Post-Depression Business Politics: The PR Industry Defines Itself

Groups of depositors in front of the closed American Union Bank, New York City. April 26, 1932. (The Unwritten Record, National Archives)

How did organizations get the word out about their products and services before the depression?

Interestingly, countries around the world all had ways of disseminating information to the public.

In America, corporations and governmental organizations publicized information through the press. American newspapers up until the Industrial Revolution used newspapers as a way for businesses to advertise. In fact, a common practice for newspapers was to present advertisement as news or editorials.

In Europe, while the practice of using the press to advertise was not prevalent, conglomerates like Krupp set up a news bureau in 1893 while Marconi, in the UK, issued its first news release in 1910.

In Africa, Nigeria specifically, the first news journal appeared. The Iwe Iroyin (News Journal) published information regarding colonial government, foreign affairs, advertisements and public announcements.

What happened to the press agent and the publicity men of this time?

Young men crowded around a newspaper in New York City in 1929. (Getty Images, Time Magazine)

The stock market crashed and the public woke up!

“The public be damned” was a phrase that pretty much defined the sentiment of the Industrial Revolution leading up to and after the turn of the century.
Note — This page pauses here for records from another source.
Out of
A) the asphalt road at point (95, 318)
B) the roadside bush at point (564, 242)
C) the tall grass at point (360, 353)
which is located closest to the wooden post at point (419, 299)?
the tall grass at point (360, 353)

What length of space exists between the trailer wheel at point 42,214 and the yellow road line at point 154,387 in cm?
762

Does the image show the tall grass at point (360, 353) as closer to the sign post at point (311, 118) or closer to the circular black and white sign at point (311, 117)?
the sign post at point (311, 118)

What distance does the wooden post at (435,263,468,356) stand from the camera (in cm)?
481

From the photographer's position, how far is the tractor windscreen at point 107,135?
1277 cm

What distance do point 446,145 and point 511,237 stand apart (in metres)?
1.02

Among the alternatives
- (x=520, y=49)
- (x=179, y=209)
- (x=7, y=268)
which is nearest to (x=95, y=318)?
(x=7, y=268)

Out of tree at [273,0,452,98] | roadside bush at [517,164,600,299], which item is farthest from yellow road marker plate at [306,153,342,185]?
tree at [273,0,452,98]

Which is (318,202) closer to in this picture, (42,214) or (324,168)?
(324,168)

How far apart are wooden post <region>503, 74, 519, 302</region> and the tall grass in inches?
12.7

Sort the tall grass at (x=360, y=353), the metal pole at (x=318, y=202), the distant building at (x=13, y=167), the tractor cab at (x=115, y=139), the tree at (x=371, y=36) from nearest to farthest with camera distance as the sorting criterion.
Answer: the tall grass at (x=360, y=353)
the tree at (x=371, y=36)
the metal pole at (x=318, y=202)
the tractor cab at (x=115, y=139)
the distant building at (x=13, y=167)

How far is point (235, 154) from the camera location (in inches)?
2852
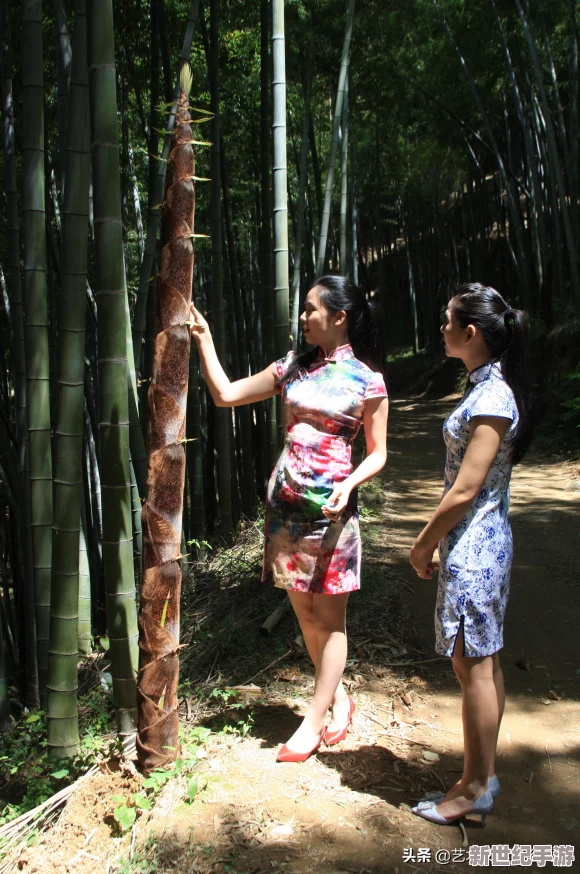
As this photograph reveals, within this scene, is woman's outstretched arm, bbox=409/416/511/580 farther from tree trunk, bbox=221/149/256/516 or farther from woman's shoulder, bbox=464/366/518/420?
tree trunk, bbox=221/149/256/516

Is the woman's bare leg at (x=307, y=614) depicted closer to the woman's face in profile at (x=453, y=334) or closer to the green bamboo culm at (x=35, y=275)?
the woman's face in profile at (x=453, y=334)

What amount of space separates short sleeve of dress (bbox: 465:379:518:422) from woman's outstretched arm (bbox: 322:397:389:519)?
29 cm

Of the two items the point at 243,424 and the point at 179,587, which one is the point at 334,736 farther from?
the point at 243,424

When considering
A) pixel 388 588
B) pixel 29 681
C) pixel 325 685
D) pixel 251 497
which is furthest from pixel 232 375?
pixel 325 685

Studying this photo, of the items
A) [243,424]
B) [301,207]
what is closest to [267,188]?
[301,207]

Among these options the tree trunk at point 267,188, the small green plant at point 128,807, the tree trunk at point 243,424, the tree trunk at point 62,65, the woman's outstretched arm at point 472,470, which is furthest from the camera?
the tree trunk at point 243,424

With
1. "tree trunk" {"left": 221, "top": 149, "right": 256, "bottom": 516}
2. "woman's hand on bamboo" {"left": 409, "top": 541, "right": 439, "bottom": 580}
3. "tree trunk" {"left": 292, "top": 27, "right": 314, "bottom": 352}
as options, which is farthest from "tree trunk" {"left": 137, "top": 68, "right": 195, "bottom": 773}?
"tree trunk" {"left": 221, "top": 149, "right": 256, "bottom": 516}

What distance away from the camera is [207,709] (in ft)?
8.41

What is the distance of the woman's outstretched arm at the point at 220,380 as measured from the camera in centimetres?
206

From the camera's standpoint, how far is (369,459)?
2.03 metres

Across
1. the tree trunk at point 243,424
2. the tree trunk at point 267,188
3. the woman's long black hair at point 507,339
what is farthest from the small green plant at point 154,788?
the tree trunk at point 243,424

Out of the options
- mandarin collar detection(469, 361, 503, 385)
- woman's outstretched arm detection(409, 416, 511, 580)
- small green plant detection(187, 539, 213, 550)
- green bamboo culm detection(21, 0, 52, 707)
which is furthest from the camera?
small green plant detection(187, 539, 213, 550)

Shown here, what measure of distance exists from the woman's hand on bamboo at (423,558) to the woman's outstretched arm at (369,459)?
234 mm

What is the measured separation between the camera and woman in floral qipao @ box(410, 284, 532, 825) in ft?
5.55
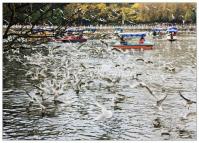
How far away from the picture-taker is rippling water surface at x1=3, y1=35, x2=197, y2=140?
6.68m

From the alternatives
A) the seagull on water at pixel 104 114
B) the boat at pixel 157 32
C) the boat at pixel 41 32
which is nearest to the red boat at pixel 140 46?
the boat at pixel 157 32

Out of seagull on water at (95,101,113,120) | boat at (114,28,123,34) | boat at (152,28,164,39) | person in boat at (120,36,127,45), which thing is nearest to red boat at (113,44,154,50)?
person in boat at (120,36,127,45)

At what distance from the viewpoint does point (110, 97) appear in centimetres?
729

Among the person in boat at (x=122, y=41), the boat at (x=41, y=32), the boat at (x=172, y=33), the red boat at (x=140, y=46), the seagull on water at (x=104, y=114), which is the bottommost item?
the seagull on water at (x=104, y=114)

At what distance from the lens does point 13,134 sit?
21.8 ft

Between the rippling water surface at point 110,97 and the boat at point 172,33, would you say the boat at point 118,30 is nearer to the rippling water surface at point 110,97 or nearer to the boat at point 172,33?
the rippling water surface at point 110,97

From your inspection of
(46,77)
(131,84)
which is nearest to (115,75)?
(131,84)

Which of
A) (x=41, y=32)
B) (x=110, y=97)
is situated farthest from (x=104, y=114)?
(x=41, y=32)

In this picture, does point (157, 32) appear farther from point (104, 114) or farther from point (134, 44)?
point (104, 114)

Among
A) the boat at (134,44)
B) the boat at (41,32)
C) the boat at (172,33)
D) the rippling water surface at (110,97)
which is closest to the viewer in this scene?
the boat at (41,32)

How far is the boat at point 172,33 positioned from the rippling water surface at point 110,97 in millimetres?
86

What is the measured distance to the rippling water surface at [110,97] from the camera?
21.9 feet

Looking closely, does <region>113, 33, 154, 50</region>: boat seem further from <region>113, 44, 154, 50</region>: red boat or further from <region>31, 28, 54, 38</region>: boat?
<region>31, 28, 54, 38</region>: boat

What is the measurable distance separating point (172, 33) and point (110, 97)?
3.68 ft
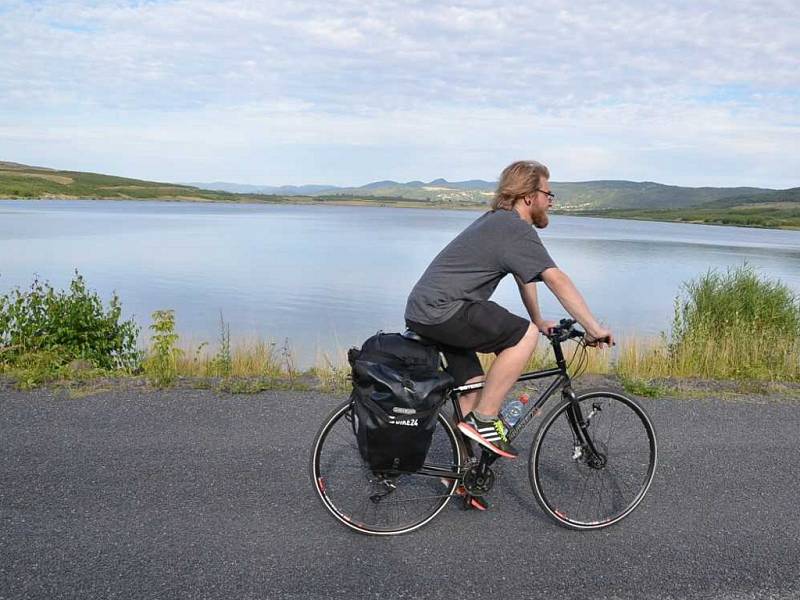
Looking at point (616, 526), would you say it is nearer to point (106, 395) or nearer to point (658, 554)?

While muckrakers exposed business abuses during the early 1900s, the press was still a tool of businessmen. However, that was until the Great Depression.

Essentially, before the Depression, the word of business was virtually unchecked and unquestioned because this era was marked by excess and economic prosperity.

Furthermore, press agents and publicity men were the front men of business, and whatever information was disseminated, was done so without the consideration of the masses.

Public relations was very one-sided!

…And then what happened?

Shortly after the Depression, big business lost the trust of the consumer and of the masses, on which many of these businesses made their fortunes. For the first time, Americans were faced with the harsh reality of economic insecurity and the public at-large made business the scapegoat.

More importantly, business had to reckon with the fact that they could not just withhold pertinent information from the public. At this time, while business was a private entity, the public became an extremely important part of business and the economy.

While the terms public relationspublicity man, and press agent had been thrown around for more than a century, not until after the Depression leading into the forties did we see this industry form, as organizations began to see the importance of engaging in the public, but more significantly, developing relationships with their publics.

From the ashes of the Depression springs….

…the foundational principles of many business practices, including the ideas that:

  • Private business is a public trust.
  • Public interest changes with the times and attitudes.
  • The idea of American business has to be sold to the public.

What springs from the ashes of the Depression is an industry that informs and persuades the public.

What springs from the ashes of Depression is an industry that serves to actively engage its publics (populations) in two-way relationships!

What springs from the ashes of the Depression is public relations, more commonly called PR.